Sometimes, it seems as if every employee who ever filed a complaint about real or imagined discrimination follows up with a retaliation lawsuit. Ever since the U.S. Supreme Court loosened the requirements for proving retaliation, lawyers have had a field day.
At least the 8th Circuit Court of Appeals has begun reining in these lawsuits. It recently ruled that petty slights and personality conflicts that sometimes bubble up after an employee files discrimination charges aren’t always retaliation.
Recent case: Creighton University hired Roxana Recio, a naturalized U.S. citizen of Spanish origin, as an associate professor of Spanish. The university placed Recio on probation after another professor alleged that she had made sexually inappropriate statements. Recio completed her probation with no further problems.
Then she sued, alleging she had been placed on probation because of her national origin. Shortly after, she added a retaliation claim, alleging that after her initial lawsuit, other faculty members shunned her and her office was kept too cold.

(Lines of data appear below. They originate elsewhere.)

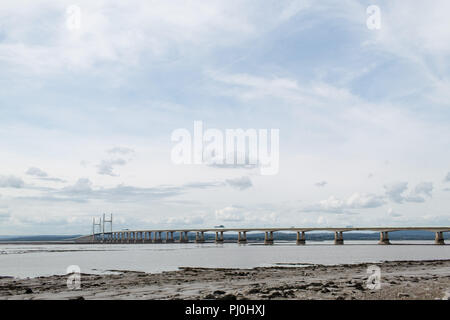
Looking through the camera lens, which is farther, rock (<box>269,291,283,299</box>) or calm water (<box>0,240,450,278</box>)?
calm water (<box>0,240,450,278</box>)

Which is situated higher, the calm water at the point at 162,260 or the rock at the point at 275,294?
the rock at the point at 275,294

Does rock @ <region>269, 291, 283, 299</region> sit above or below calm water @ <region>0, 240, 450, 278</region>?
above

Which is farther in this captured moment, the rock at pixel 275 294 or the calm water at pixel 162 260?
the calm water at pixel 162 260

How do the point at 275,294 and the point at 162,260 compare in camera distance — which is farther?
the point at 162,260

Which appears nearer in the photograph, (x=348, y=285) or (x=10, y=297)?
(x=10, y=297)

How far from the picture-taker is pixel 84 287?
37.5m

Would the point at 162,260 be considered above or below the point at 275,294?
below
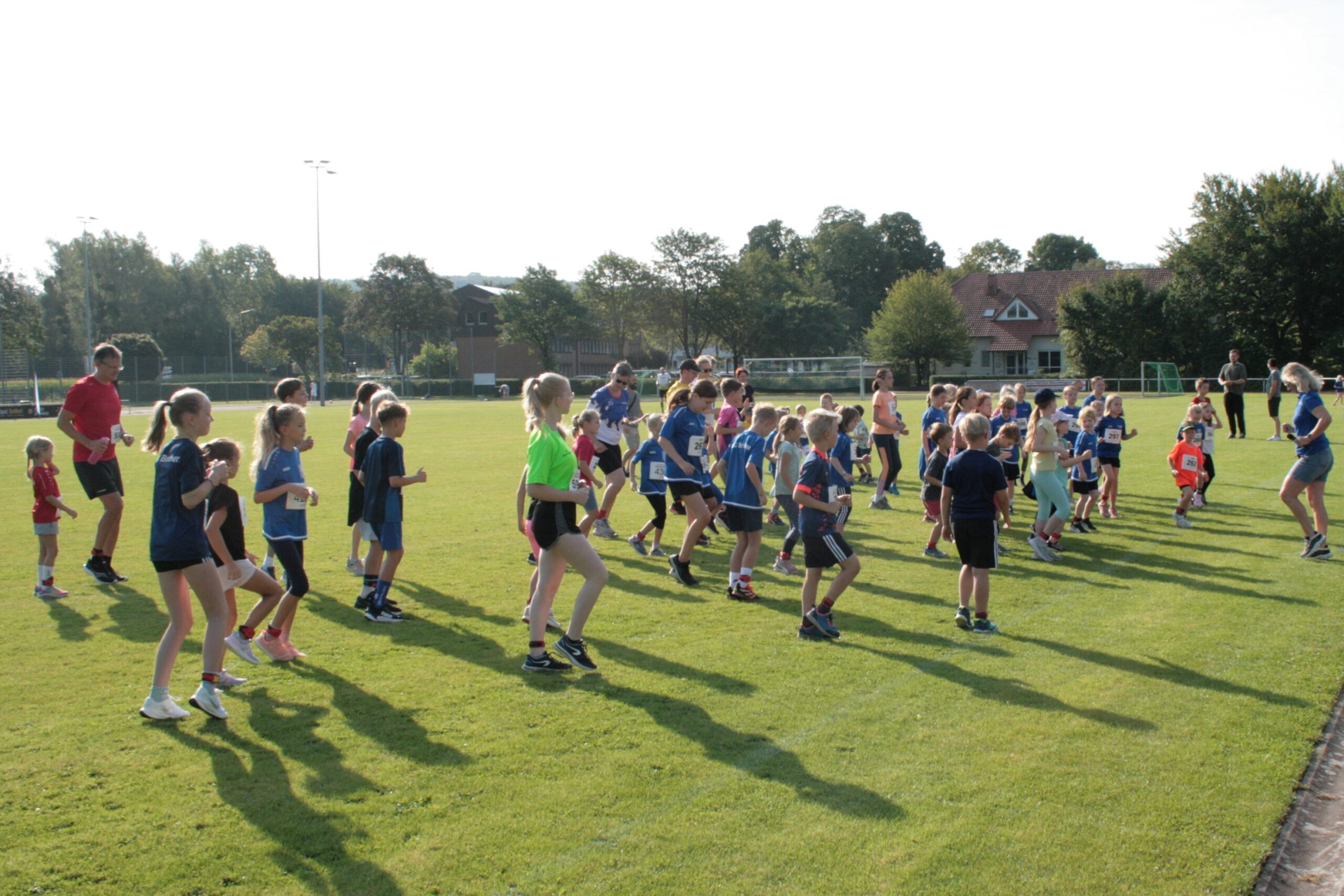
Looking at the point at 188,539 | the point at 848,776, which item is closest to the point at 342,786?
the point at 188,539

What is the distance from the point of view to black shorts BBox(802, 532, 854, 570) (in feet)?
21.8

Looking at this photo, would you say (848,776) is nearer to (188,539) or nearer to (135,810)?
(135,810)

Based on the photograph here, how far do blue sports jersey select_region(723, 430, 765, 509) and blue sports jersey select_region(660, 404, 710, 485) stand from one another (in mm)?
492

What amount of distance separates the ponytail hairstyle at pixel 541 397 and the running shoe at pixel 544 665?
1497mm

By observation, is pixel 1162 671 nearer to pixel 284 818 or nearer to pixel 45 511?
pixel 284 818

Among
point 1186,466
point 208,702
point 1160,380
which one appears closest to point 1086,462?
point 1186,466

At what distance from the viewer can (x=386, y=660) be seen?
20.8 ft

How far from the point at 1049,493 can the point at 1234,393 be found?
624 inches

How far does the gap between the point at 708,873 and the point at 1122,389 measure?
188 ft

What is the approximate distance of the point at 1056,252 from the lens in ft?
366

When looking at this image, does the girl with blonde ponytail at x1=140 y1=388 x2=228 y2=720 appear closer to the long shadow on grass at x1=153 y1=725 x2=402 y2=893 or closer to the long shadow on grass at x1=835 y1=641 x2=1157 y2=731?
the long shadow on grass at x1=153 y1=725 x2=402 y2=893

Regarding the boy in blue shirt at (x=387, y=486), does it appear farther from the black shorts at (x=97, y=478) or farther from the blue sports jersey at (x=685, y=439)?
the black shorts at (x=97, y=478)

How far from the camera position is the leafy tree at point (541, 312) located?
83000 mm

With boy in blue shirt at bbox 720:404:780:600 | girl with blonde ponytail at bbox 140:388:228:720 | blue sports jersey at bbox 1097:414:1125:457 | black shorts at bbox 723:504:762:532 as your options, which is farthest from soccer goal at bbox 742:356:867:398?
girl with blonde ponytail at bbox 140:388:228:720
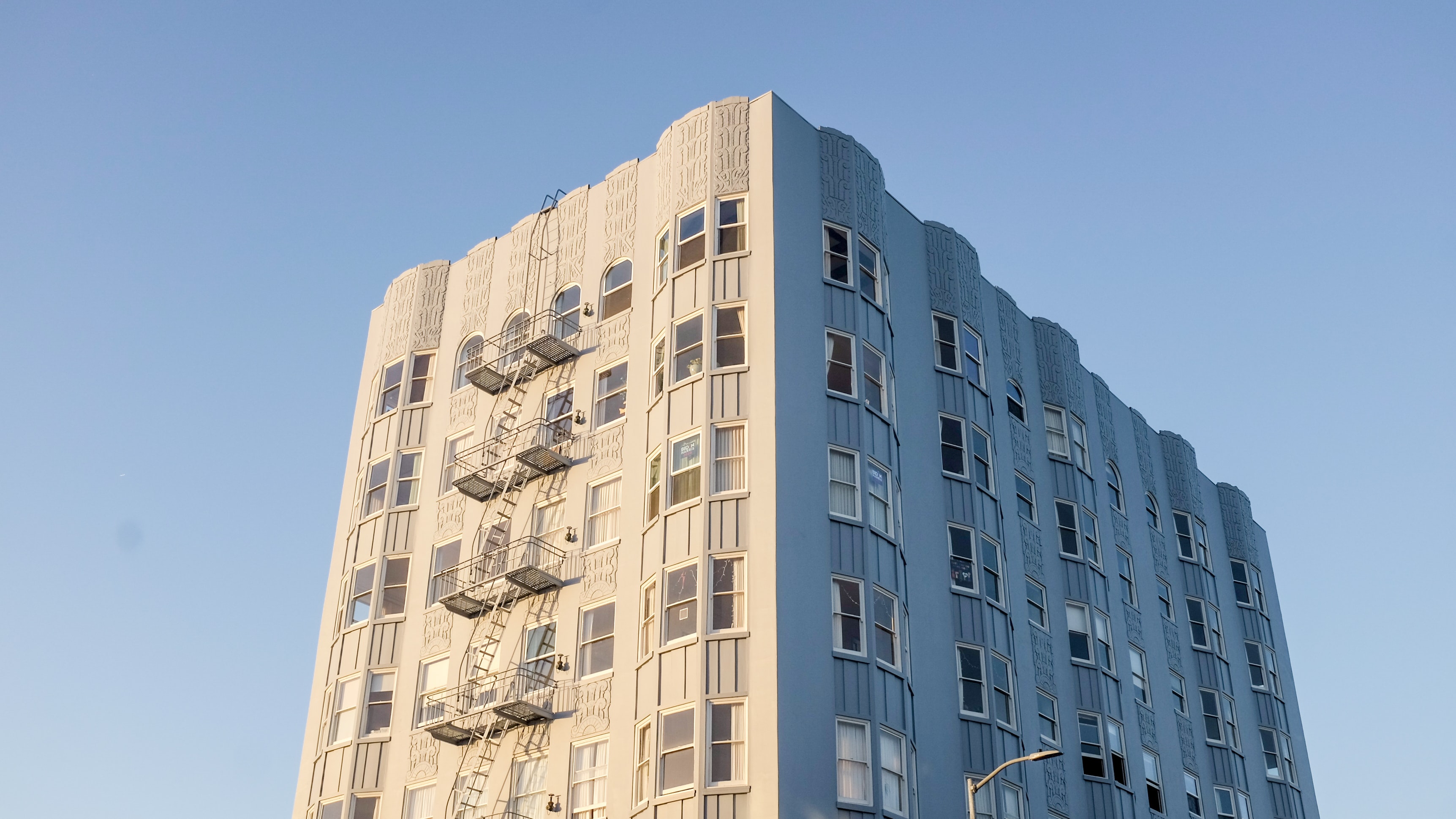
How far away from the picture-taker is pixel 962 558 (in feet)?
137

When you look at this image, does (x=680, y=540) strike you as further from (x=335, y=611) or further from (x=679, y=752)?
(x=335, y=611)

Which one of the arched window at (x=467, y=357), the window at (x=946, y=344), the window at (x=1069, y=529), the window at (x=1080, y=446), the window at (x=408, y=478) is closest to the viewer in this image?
the window at (x=946, y=344)

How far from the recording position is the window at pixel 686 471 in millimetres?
36562

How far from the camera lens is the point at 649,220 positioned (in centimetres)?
Answer: 4388

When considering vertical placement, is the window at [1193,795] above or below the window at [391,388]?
below

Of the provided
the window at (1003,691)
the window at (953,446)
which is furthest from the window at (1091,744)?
the window at (953,446)

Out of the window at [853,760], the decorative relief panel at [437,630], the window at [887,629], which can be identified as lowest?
the window at [853,760]

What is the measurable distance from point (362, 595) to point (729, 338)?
587 inches

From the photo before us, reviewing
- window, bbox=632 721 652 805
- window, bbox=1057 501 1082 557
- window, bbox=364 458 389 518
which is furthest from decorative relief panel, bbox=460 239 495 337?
window, bbox=1057 501 1082 557

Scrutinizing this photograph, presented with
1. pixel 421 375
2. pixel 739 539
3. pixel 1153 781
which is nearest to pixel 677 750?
pixel 739 539

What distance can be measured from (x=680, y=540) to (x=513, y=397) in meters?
10.7

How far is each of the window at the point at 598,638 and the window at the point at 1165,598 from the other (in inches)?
962

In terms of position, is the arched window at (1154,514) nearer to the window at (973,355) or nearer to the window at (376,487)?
the window at (973,355)

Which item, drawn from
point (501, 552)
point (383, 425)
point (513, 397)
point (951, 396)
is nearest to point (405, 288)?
point (383, 425)
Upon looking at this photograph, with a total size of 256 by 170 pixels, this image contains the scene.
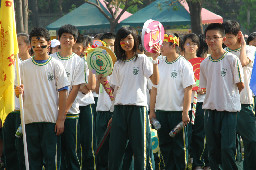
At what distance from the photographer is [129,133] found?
19.6 ft

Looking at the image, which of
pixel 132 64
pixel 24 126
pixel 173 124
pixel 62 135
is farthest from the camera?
pixel 173 124

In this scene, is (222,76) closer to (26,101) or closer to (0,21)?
(26,101)

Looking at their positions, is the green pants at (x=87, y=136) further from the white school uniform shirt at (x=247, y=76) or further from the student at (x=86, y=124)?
the white school uniform shirt at (x=247, y=76)

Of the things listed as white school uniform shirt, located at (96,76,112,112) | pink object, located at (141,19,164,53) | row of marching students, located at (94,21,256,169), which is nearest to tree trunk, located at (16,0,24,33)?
white school uniform shirt, located at (96,76,112,112)

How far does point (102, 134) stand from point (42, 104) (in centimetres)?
187

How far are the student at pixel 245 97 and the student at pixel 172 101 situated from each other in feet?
2.44

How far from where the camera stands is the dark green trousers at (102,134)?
7.32m

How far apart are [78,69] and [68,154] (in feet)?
3.77

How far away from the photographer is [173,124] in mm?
6984

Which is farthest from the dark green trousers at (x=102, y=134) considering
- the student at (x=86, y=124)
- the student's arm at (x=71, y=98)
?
the student's arm at (x=71, y=98)

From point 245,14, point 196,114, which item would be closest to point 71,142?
point 196,114

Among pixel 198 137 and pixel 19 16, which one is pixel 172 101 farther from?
pixel 19 16

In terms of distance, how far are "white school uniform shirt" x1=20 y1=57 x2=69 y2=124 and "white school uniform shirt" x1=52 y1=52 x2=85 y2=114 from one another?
0.56m

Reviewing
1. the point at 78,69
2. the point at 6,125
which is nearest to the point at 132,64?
the point at 78,69
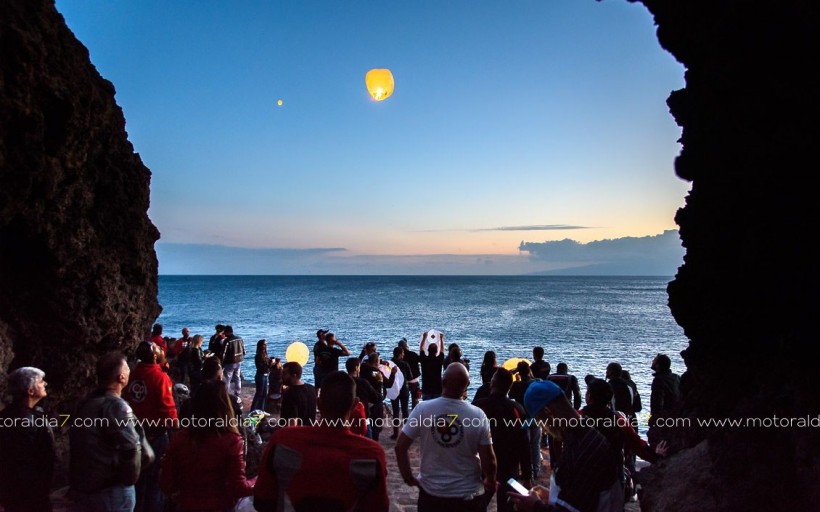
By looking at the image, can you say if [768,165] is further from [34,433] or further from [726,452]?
[34,433]

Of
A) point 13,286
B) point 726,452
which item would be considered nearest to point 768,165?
point 726,452

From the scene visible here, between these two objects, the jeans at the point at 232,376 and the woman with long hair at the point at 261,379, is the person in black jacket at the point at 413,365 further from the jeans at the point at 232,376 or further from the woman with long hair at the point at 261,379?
the jeans at the point at 232,376

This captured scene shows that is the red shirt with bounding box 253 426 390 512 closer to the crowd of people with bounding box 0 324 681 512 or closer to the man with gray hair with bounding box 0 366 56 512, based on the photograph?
the crowd of people with bounding box 0 324 681 512

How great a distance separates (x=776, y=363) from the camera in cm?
427

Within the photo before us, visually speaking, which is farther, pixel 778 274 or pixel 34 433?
pixel 778 274

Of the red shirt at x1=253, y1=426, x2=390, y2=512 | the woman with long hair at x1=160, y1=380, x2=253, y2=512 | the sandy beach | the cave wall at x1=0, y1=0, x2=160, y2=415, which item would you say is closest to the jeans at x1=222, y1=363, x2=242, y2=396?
the cave wall at x1=0, y1=0, x2=160, y2=415

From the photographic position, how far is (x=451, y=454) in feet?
13.6

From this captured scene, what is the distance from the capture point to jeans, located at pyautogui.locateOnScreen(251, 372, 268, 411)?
12.4 metres

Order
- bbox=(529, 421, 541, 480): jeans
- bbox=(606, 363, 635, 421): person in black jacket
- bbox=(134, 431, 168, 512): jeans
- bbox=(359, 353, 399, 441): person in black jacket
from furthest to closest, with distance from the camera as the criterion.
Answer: bbox=(359, 353, 399, 441): person in black jacket → bbox=(529, 421, 541, 480): jeans → bbox=(606, 363, 635, 421): person in black jacket → bbox=(134, 431, 168, 512): jeans

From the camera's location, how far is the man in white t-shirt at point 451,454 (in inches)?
163

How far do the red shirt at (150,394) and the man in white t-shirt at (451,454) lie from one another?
310 centimetres

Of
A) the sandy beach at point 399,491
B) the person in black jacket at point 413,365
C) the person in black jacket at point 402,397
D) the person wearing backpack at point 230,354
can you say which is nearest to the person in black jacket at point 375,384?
the sandy beach at point 399,491

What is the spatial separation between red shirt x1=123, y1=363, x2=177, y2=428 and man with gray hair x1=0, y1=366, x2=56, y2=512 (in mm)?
1606

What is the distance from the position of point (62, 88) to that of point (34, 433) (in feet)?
14.5
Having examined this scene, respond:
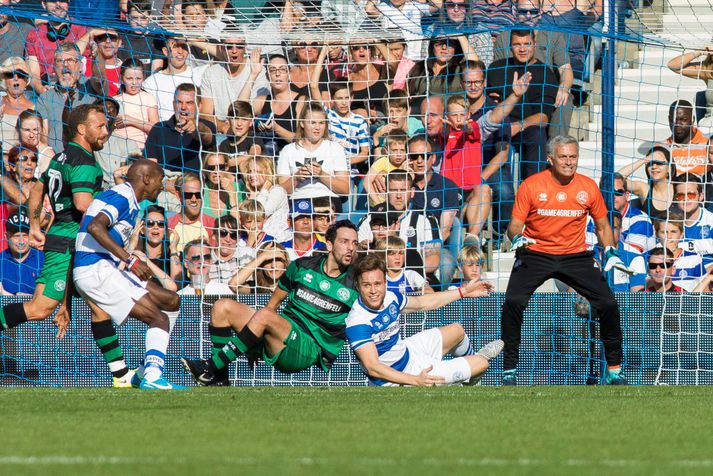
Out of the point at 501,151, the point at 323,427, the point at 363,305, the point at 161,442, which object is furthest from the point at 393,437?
the point at 501,151

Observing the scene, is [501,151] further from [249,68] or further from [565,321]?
[249,68]

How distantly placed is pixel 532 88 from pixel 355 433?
24.3ft

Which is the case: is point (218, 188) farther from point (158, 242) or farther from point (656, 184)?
point (656, 184)

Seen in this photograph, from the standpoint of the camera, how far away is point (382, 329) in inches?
386

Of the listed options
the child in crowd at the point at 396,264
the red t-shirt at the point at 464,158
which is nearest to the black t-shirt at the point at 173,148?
the child in crowd at the point at 396,264

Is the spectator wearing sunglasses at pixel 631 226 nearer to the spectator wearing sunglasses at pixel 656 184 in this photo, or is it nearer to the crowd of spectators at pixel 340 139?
the crowd of spectators at pixel 340 139

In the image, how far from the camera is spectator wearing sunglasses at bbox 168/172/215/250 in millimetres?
12969

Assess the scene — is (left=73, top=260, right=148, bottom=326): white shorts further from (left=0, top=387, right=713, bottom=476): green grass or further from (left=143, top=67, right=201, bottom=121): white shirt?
(left=143, top=67, right=201, bottom=121): white shirt

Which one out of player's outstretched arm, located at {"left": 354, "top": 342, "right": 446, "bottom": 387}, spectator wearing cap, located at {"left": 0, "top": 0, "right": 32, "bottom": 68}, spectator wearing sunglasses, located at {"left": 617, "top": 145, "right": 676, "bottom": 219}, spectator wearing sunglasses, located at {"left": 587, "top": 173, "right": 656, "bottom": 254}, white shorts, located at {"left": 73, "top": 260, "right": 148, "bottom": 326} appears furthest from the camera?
spectator wearing cap, located at {"left": 0, "top": 0, "right": 32, "bottom": 68}

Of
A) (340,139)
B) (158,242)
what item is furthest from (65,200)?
(340,139)

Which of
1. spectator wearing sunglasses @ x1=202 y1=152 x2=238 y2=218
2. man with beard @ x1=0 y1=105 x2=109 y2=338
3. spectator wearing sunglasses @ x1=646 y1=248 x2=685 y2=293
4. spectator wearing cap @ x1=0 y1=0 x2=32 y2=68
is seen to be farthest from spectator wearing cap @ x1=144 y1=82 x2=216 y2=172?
spectator wearing sunglasses @ x1=646 y1=248 x2=685 y2=293

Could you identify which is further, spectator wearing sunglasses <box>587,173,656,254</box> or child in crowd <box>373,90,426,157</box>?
child in crowd <box>373,90,426,157</box>

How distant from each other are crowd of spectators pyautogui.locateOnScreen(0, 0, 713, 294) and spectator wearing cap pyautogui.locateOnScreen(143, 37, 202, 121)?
160mm

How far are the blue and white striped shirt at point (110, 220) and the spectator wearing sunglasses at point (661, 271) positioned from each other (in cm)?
590
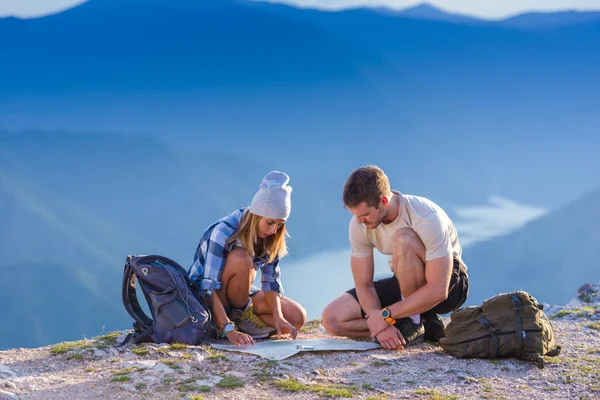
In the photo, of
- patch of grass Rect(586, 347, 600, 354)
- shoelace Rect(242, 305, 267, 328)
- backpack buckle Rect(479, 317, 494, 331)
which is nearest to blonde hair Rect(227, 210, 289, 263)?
shoelace Rect(242, 305, 267, 328)

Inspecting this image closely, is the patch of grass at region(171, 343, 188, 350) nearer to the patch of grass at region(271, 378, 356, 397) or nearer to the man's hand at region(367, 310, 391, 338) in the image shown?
the patch of grass at region(271, 378, 356, 397)

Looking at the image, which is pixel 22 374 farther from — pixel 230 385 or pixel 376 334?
pixel 376 334

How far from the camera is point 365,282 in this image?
232 inches

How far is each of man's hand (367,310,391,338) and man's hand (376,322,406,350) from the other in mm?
32

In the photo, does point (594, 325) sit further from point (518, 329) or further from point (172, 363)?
point (172, 363)

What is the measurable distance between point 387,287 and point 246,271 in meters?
1.35

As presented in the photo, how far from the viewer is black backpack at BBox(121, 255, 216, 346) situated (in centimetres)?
570

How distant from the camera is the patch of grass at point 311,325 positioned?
7.34 metres

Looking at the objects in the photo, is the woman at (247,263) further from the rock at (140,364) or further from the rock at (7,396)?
the rock at (7,396)

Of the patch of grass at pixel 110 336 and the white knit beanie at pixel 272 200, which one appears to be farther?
the patch of grass at pixel 110 336

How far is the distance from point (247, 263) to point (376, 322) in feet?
4.06

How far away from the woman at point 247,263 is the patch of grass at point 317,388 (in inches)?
39.2

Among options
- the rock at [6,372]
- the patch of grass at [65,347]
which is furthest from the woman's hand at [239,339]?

She also claimed that her photo had not been included on the college web site while the photos of other members of the Spanish Department faculty were shown.
The 8th Circuit Court of Appeals concluded that the co-worker “silent treatment” wasn’t serious enough to be retaliation. Nor were the thermostat setting and web site photo gallery. It dismissed Recio’s retaliation case. (Recio v. Creighton University, No. 07-2460, 8th Cir., 2008)
Final note: Of course, you don’t want to encourage managers and supervisors to develop an attitude with co-workers or subordinates. Still, it’s a good idea to adopt a civility rule that encourages a pleasant and low-stress workplace. While you can’t make people like each other, you can demand basic cooperation and polite language when communication is necessary.